Australian patients with atopic dermatitis have a high disease burden extending across multiple facets of daily life and many are inadequately controlled on existing therapy, global research has found.
The cross-sectional study across 28 countries pointed to ‘under-treatment’ as a likely contributing factor to Australia’s low quality of life scores compared with comparable countries, according to the authors.
Funded by AbbVie, the study team examined medical records of 112 patients from seven centres in Australia and New Zealand over 12 months in 2019-20.
Greater than 85% were receiving topical treatment, 29% were on non-biologic systemic therapy, and 10% phototherapy, while just 4.5% were receiving dupilumab.
But perhaps the most interesting results were those related to disease burden, which showed patients were “suffering considerably from AD … which has a very large effect on their quality of life,” the team reported in Australasian Journal of Dermatology (link here).
Results showed a mean Eczema Area and Severity Index (EASI) score of 22.3 (95% CI 19.6–25.0) and Patient-Oriented Eczema Measurement (POEM) score of 18.4 (95% CI 16.8–20.0).
Some 50% of participants had severe pruritus, while there were also high scores in sleep impact and skin pain. Mean Dermatology Life Quality Index (DLQI) was a high 14.3 indicating a “very large negative effect on their lives”, the authors reported.
“The negative impact of AD extends across multiple facets of daily life including pruritus, skin pain, mental health, sleep and work,” they wrote.
“The impact of these factors was reflected in sleep disturbance; a mean average number of 6.4hours slept per night was reported; 63% of patients reported disturbed sleep ≥3days in the past week.”
“A substantial proportion of patients suffered from measurable depression or anxiety, thereby further impacting the effects of AD on their quality of life. One-third of patients (33.6%) reported that their skin prevented them from working or studying over the past week.”

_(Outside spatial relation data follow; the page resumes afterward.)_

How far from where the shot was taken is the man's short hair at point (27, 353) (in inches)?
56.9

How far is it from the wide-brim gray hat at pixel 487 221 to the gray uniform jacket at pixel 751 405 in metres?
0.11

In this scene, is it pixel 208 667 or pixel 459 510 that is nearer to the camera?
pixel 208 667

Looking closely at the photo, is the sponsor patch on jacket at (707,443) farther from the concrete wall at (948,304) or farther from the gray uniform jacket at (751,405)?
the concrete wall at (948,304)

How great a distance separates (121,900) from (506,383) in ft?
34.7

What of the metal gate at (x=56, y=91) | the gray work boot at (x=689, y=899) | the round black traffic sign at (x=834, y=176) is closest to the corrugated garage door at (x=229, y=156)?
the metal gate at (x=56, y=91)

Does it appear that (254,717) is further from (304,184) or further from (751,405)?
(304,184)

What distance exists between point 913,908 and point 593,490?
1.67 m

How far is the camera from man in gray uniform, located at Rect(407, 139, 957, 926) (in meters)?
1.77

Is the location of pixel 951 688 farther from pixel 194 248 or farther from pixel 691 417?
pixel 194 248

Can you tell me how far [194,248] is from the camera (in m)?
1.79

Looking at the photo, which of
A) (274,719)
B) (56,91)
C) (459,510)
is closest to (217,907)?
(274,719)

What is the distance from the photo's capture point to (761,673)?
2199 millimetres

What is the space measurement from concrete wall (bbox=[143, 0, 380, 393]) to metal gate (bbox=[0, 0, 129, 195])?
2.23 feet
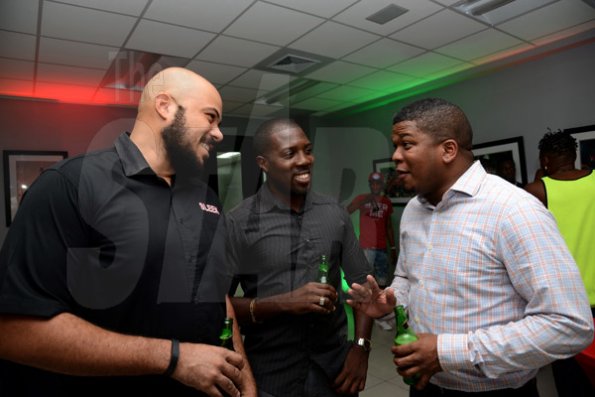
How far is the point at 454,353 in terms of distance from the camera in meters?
1.09

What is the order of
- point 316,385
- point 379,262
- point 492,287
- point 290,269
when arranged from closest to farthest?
point 492,287 < point 316,385 < point 290,269 < point 379,262

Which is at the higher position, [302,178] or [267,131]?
[267,131]

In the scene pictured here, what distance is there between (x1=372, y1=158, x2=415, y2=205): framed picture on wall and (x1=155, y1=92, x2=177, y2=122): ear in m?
4.78

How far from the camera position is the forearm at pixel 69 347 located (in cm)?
87

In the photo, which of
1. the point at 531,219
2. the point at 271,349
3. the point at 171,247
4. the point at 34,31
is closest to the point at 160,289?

The study also highlighted that patients’ AD was poorly controlled with existing therapies, according to the team who noted over 41% of participants did not feel their current treatments were effectively controlling their AD.
At 4.5%, the proportion of participants receiving dupilumab in Australia was far lower than elsewhere in the study, which was 31% across the global dataset, the authors added.
“These findings, in addition to the higher disease burden in the ANZ subpopulation of the global dataset, suggest that more effective management of AD is required in Australia and New Zealand,” they wrote.
“Under-treatment with suboptimal topical and systemic therapies is likely a contributing factor to the lower quality of life scores in Australian/New Zealand patients.”
Particular issues in Australia included steroid phobia, which had been previously documented as a factor behind the reluctance of local patients to use potent topical steroids, according to the team.
In addition, UV therapies had been difficult to access, and there was reluctance to start patients on systemic immunomodulatory treatments, the authors said.
“Steps have been made in Australia to address this with the recent availability and funding of dupilumab and Upadacitinib,” they added.